_Given passage_
= Beginning of Section =
Blocking Group Manipulation
[0122] In one aspect, the present disclosure is directed to the
manipulation of at least one blocking group on either the first or
second terminal end of the host-rotaxane to include a guest binding
element. The guest binding element is attached to the linear
component on the host-rotaxane as a blocking group and comprises a
desired chemical entity that will associate with, and/or host a
guest molecule. The guest binding element is essentially a
pre-designed, controlled binding structure that complements a
targeted guest.
[0123] The guest binding element, which is a blocking group
attached to the linear component of the host-rotaxane, can be a
cyclic or non-cyclic aromatic compound. Examples of suitable cyclic
aromatic compounds are calixarenes, cyclophanes, cyclodextrins,
resorcinarenes, as well as functionalized constructions thereof.
Cyclic aromatic compounds as guest binding elements are most
appropriately formulated for binding large and small aromatic or
aliphatic groups in aqueous or non-aqueous polar solvents.
[0124] The cyclic aromatic compounds described above can host
various compounds including, but not limited to proteins, peptides,
amino acids, aromatic compounds, inorganic cations and anions,
organic cations and anions, sugars, DNA, RNA, nucleotides,
phosphates, phospholipids, fatty acids, steroids, isoprene
derivatives, as well as other compounds known to be compatible with
the aromatic compounds described above.
[0125] By way of example, calixarene used as a guest binding
element can host various guest molecules including, N-Ac-L-Trp,
indole, N-Ac-Gly, L-Trp, D-Trp, 1,5-DNS
(1-[di-methylamino]-5-naphthalenesulfonate), fluorescein, and
pyrene among other compounds known in the art. Cyclophane as a
guest binding element can host various compounds such as, Trp,
Ac-Trp, Ac-Trp-NH.sub.2, indole, In(CH.sub.2).sub.2CO.sub.2H,
Ac-Tip-Gly, Ac-Trp-Glu, Ac-Trp-Asp, Ac-Tip-Ala, Ac-Trp-Leu,
Ac-Trp-Ile, 1,5-DNS, fluorescein, and pyrene, among others known in
the art.
= End of Section =
_Recorded data_
= Beginning of Section =
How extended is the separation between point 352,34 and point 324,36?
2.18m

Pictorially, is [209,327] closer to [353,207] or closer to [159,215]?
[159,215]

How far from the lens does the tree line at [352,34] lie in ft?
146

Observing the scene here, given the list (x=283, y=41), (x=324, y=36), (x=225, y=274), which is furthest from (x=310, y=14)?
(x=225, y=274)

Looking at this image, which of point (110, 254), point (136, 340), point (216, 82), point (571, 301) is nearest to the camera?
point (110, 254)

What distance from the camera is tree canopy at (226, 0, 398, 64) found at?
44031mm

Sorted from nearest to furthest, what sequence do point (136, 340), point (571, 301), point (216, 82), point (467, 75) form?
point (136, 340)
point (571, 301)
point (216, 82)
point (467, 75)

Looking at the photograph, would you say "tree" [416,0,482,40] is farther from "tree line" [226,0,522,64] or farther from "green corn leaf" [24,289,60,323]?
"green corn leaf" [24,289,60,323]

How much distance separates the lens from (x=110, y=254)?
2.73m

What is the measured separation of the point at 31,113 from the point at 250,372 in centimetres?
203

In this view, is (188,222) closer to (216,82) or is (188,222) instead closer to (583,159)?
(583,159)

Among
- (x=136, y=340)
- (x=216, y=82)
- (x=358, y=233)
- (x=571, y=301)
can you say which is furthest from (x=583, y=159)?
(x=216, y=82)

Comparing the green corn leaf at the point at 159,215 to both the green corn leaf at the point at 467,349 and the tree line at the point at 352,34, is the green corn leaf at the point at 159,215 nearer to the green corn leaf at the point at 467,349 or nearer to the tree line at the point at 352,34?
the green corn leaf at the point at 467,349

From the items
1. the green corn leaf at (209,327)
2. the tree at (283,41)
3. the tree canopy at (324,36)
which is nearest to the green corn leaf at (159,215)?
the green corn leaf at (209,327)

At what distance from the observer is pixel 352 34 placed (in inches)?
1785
= End of Section =
= Beginning of Section =
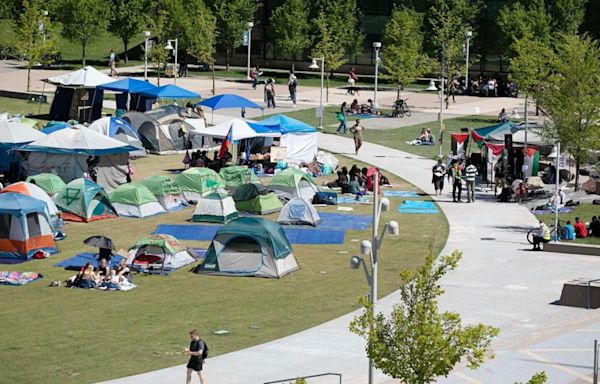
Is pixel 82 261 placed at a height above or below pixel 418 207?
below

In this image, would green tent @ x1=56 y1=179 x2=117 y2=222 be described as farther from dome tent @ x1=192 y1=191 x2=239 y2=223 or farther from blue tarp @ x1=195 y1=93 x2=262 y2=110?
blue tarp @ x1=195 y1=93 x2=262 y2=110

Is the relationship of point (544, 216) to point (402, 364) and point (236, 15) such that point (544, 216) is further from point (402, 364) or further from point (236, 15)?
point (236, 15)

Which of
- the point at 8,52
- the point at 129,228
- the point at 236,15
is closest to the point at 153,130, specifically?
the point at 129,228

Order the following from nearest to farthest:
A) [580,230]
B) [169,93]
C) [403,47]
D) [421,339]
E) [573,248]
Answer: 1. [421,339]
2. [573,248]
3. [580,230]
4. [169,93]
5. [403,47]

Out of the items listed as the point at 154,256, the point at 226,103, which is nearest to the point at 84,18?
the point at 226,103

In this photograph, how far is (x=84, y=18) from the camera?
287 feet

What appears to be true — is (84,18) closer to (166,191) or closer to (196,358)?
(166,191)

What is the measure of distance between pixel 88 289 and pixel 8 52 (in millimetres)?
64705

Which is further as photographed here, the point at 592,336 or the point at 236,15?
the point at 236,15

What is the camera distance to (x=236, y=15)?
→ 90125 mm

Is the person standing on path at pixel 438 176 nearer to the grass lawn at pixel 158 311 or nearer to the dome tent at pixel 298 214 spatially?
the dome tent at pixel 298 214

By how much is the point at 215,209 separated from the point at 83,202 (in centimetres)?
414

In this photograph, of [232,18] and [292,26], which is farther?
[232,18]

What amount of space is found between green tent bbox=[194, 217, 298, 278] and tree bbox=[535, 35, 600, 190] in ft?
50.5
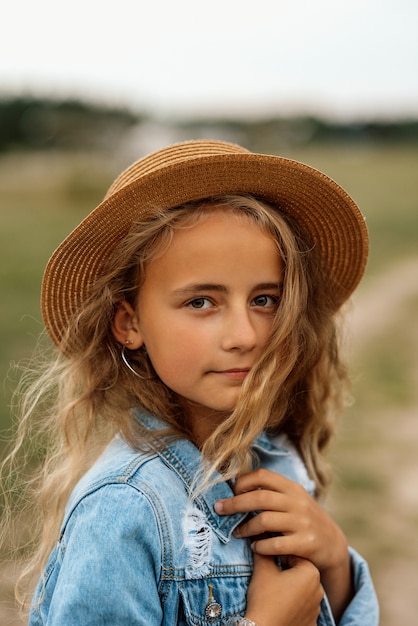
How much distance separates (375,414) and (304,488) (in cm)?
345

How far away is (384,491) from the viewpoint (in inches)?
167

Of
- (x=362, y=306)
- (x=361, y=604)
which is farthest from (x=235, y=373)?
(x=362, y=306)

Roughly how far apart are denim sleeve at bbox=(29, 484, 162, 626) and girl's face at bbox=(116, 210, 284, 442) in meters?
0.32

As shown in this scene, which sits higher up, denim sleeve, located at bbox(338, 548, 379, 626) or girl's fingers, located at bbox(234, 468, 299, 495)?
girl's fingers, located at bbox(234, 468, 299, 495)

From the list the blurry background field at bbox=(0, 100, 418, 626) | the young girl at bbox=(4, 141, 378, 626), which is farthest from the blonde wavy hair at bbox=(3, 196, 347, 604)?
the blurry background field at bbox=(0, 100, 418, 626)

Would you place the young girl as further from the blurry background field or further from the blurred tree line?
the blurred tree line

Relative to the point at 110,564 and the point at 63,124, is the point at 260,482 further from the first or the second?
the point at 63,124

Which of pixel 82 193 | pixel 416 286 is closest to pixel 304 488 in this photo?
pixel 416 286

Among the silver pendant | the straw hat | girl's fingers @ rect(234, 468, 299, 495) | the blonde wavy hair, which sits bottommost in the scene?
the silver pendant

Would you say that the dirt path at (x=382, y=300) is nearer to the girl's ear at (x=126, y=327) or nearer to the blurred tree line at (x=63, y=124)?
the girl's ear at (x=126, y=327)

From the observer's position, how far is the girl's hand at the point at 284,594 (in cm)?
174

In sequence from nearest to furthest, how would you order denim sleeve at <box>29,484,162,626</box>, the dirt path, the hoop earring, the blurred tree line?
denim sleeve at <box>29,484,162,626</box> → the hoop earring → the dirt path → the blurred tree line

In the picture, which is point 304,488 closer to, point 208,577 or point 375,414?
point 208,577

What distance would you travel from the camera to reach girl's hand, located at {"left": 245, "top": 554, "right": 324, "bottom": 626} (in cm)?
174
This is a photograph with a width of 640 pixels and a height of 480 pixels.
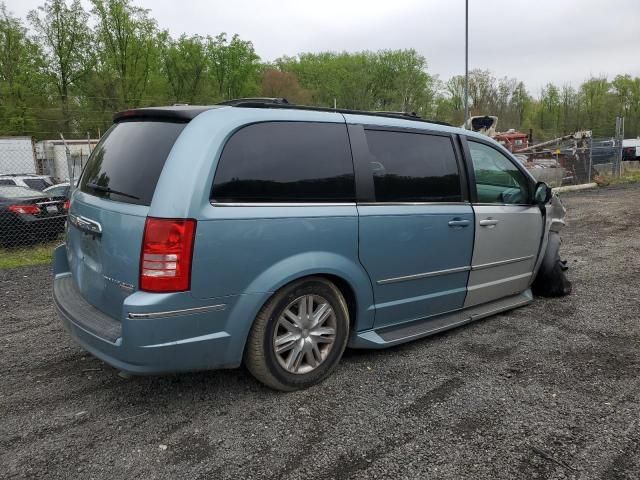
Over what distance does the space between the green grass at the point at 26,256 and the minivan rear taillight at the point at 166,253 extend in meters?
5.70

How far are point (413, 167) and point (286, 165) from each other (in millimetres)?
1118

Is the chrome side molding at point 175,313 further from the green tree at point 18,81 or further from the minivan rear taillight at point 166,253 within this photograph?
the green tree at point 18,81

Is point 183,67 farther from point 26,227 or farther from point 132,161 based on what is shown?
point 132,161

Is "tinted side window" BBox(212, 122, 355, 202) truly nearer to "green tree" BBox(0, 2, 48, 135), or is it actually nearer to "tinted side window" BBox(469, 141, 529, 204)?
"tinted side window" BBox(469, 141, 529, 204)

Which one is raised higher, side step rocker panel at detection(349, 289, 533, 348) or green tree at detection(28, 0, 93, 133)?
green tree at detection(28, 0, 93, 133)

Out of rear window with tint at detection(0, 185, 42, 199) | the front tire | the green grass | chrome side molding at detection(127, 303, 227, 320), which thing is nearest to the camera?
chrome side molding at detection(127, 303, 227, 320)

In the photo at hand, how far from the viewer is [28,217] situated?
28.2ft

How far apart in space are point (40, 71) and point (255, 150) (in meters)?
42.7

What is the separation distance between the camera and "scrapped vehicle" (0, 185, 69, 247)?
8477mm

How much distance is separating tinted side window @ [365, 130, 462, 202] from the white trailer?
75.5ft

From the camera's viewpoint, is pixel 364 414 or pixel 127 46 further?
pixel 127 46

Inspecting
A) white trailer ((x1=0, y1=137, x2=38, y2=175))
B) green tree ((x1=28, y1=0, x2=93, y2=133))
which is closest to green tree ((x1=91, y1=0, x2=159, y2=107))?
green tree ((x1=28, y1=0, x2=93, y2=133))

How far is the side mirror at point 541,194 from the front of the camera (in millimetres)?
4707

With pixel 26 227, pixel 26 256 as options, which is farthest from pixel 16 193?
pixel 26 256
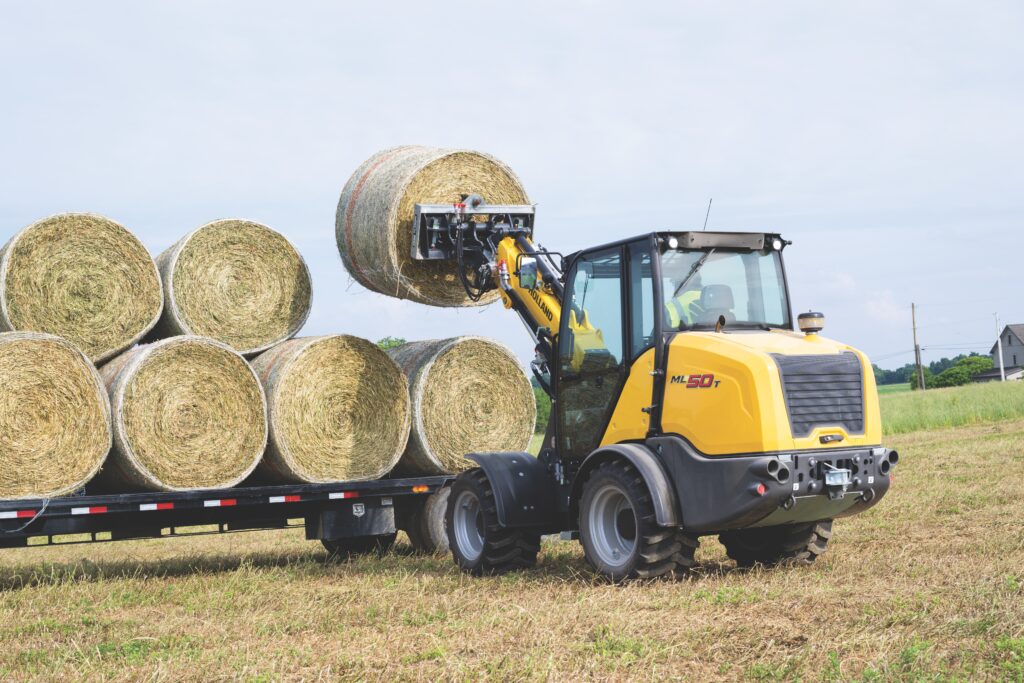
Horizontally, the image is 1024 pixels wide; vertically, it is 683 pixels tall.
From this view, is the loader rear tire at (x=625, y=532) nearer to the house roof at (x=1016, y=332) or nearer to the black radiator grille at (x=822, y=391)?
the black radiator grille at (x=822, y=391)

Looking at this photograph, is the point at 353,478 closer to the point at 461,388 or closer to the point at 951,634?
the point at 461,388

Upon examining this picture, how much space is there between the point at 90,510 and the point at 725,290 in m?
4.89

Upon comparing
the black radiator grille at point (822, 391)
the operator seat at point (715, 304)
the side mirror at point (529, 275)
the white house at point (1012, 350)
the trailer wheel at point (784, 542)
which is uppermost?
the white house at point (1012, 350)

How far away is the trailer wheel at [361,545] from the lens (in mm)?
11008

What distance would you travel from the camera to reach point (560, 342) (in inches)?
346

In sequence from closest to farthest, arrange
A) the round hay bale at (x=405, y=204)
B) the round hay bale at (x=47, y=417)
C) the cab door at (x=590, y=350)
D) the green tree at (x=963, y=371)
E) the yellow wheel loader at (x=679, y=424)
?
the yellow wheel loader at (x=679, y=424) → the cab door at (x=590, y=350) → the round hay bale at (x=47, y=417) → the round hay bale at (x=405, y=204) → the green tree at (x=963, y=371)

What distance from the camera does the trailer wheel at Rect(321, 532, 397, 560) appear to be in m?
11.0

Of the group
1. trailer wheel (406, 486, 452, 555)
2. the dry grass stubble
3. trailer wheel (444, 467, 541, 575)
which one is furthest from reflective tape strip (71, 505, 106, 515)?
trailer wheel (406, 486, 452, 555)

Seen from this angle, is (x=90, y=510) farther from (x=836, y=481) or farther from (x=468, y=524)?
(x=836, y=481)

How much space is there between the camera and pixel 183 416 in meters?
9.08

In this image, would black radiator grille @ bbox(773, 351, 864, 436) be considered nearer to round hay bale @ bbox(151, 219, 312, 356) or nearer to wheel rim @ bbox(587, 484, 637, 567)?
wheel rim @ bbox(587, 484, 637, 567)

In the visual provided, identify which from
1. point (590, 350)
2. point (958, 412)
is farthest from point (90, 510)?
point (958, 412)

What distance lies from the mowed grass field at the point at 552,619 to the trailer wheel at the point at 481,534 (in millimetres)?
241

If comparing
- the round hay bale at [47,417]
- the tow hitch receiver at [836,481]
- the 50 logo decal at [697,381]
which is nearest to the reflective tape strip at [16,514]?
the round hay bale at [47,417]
= End of Section =
_Requirement 1_
In the passage on blocking group manipulation, which compounds are named as examples of suitable cyclic aromatic guest binding elements?
_Requirement 2_
Continue the passage on blocking group manipulation, starting right after its last sentence.

_Your response 1_
Calixarenes, cyclophanes, cyclodextrins, resorcinarenes, and functionalized constructions thereof.

_Your response 2_
[0126] The guest binding element can further be a non-cyclic,
aromatic moiety. Such moieties could, for example, be non-cyclic
concave shaped moieties such as clefts, clips, or other scaffolds
that contain functional groups known in the art such as
peptidomimetic templates, as well as functionalized constructions
thereof. Such guest binding elements can host a variety of guest
molecules depending on the type of functional groups attached to
the guest binding element.
[0127] Examples of guest molecules that can be hosted by a
non-cyclic aromatic guest binding element include, but are not
limited to proteins, peptides, amino acids, aromatic compounds,
inorganic cations and anions, organic cations and anions, sugars,
DNA, RNA, nucleotides, phosphates, phospholipids, fatty acids,
steroids, isoprene derivatives, as well as other compounds known to
be compatible with the non-cyclic hosts described above. By way of
example, a cleft as a guest binding element can host a variety of
compounds such as, Trp, Ac-Trp, Ac-Trp-NH.sub.2, indole,
In(CH.sub.2).sub.2CO.sub.2H (3-indolepropionic acid), Ac-Trp-Gly,
Ac-Trp-Glu, Ac-Trp-Asp, Ac-Trp-Ala, Ac-Trp-Leu, Ac-Trp-Ile,
1,5-DNS, fluorescein, and pyrene as well as others known in the
art.
[0128] The guest binding element can further be a cyclic or
non-cyclic aliphatic ether. Cyclic aliphatic ethers that can be
guest binding elements are, for example, crown ethers, podands, or
other rings that have nitrogen or sulfur atoms, such as cyclic
lactams, as well as functionalized versions thereof. Various
non-cyclic aliphatic ethers, such as synthetic and naturally
occurring ionophores, as well as polyether antibiotics can be guest
binding elements. These cyclic and non-cyclic aliphatic ether
moieties can host, for example, inorganic cations and anions,
organic cations and anions, phosphates, phospholipids, polar
compounds, as well as other compounds known in the art.
[0129] The guest binding element can further be a charged species.
The guest binding element can be an anionic compound, such as
carboxylates, phosphates, phosphonates, or sulfates, as well as
functionalized constructions thereof. Additionally, the guest
binding element can be a cationic compound, such as, an ammonium
ion, guanidinium ion, or imidazolium ion, as well as functionalized
constructions thereof.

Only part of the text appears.